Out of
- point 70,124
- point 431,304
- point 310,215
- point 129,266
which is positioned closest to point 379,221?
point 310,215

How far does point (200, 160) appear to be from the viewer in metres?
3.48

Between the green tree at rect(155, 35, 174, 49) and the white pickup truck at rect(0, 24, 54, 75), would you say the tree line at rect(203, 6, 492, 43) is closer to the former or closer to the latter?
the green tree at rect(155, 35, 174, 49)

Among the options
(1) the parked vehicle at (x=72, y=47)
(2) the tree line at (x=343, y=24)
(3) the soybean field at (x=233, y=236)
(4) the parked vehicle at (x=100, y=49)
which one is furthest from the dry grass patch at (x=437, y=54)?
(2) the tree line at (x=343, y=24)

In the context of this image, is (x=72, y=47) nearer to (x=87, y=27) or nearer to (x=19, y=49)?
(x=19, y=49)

········

# Written instruction
Please rewrite all the records above as one numbered list, leaving out the blank lines.

# Result of this exercise
1. Out of
2. - point 70,124
3. - point 431,304
4. - point 310,215
5. - point 129,266
6. which is positioned closest to point 379,221?
7. point 310,215
8. How far does point (200, 160) appear to be from the viewer in metres?
9. 3.48
10. Between the green tree at rect(155, 35, 174, 49) and the white pickup truck at rect(0, 24, 54, 75), would you say the tree line at rect(203, 6, 492, 43) is closer to the former or closer to the latter?
11. the green tree at rect(155, 35, 174, 49)
12. Among the options
13. (1) the parked vehicle at (x=72, y=47)
14. (2) the tree line at (x=343, y=24)
15. (3) the soybean field at (x=233, y=236)
16. (4) the parked vehicle at (x=100, y=49)
17. which one is furthest from the dry grass patch at (x=437, y=54)?
18. (2) the tree line at (x=343, y=24)
19. In the context of this image, is (x=72, y=47) nearer to (x=87, y=27) or nearer to (x=19, y=49)?
20. (x=19, y=49)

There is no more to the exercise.